I proceeded past all of the blank, dark, unadorned shop fronts with the amplified voice echoing after me until I came to the market square, where at last I found the second and more welcoming-looking celebration of the Tag der Deutschen Einheit: a small stage, a beer stall, and a sausage cart. The cafes facing the square were open with tables in the sun, and I looked around for a bit before running into an English acquaintance--another ETA--and settling at a table to sip a strawberry juice and listen to the music. Some speeches were made that we neither understood nor listened to; there were no cheers, no clapping, no enthusiasm at all. I eventually just headed home again.

On the one hand, this seems odd to me--perhaps not that this particular German holiday is not enthusiastically celebrated, just that it is barely (or, in Stadtroda, not) celebrated at all. I speculated at first that this lack of interest and enthusiasm might be an East German thing, but was then reminded of my first full weekend in Marburg two years ago, which had similarly shuttered shops, deserted streets, and no signs of life or participation on the same holiday.

Nevertheless, I am inclined to suspect that at least part of this is because of the East/West divide. I asked my mentor teacher about the local attitude to this particular holiday, and her answer was that it depended a lot on how each person fared after reunification. Some, especially those for whom intellectual and artistic freedom was of paramount importance, embraced and desired it; others, who were content to follow the rules and be taken care of by the government, suffered from and resented the governmental switch. I'm reminded of buttons that we saw in an "Ost-Shop" ("East-Shop") in Weimar depicting silhouettes of either West or East Germany before the reunification, emblazoned with "Schön war die Zeit..." (literally "Nice was the time..." but more like "Those were the times" or "The good old days.")

Also, I'm reminded of something I've heard before, but in Japan, upon noticing that there are almost no Japanese flags: that the Japanese associate the Japanese flags with the government in World War II and are ashamed to fly it. I wonder if the same thing is true in Germany. And does a similar premise explain, perhaps in part, why British and English flags are so rare (going back to British Imperialism)?

In any case, the whole holiday felt somewhat surreal--I knew it was supposed to be happening, but Stadtroda seemed to have collectively shrugged, rolled over, and gone back to sleep, while Jena saw it as an excuse to do the proper German thing, i.e. eat sausages, drink beer, and have some nice music.
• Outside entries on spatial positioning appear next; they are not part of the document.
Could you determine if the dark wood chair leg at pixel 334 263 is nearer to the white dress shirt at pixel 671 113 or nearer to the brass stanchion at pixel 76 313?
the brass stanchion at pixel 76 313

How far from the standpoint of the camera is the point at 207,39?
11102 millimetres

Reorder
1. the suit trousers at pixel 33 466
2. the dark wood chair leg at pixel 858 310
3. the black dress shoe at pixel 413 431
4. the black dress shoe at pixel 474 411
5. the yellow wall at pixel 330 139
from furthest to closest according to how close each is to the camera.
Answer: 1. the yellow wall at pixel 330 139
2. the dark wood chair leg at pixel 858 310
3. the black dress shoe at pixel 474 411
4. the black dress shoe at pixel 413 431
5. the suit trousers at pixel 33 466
It seems to me that considering the horrors of the recent past, the trauma of separation, and the awkward and mismatched reunification, Germany has a lot to be proud of in terms of progress made. During my years as a German student, I've been struck by (and occasionally fed up with) the near-obsession with rehashing and re-examining, in detail again and again, all of the horror and agony that the 20th century brought to Germany. Rarely, it seems, is much attention paid to Germany's long and illustrious history before the world wars; living down the Nazis seems to consume the German national psyche.

Despite the huge load of guilt the entire country seems to carry, the nation has pressed on: just today, Germany's finally paid off the last of the loans they took out to pay the reparations mandated by the Treaty of Versailles. And here I am, sitting in my room in an old GDR-era building, freely sharing my thoughts, with posters from Britain on the walls and American music on the stereo. When talking to a new German friend, I sometimes am swept away by a sheer sense of gratefulness and awe: only two decades ago, we would've never been able to meet, and there are times in recent memory that we would have been hated enemies. Yet here we are, talking, laughing, correcting each others' pronunciation, learning and sharing freely. It is an absolutely wonderful thing.

So, although the people here don't celebrate with the openness and enthusiasm I might've expected, I'm happy with the progress Germany's made. I'm grateful to be here, and still sometimes a little stunned by it. This country has a way to go yet...but so does any 20-year-old. For goodness' sake, she's barely out of her teens!

Happy birthday, Germany, and many happy returns.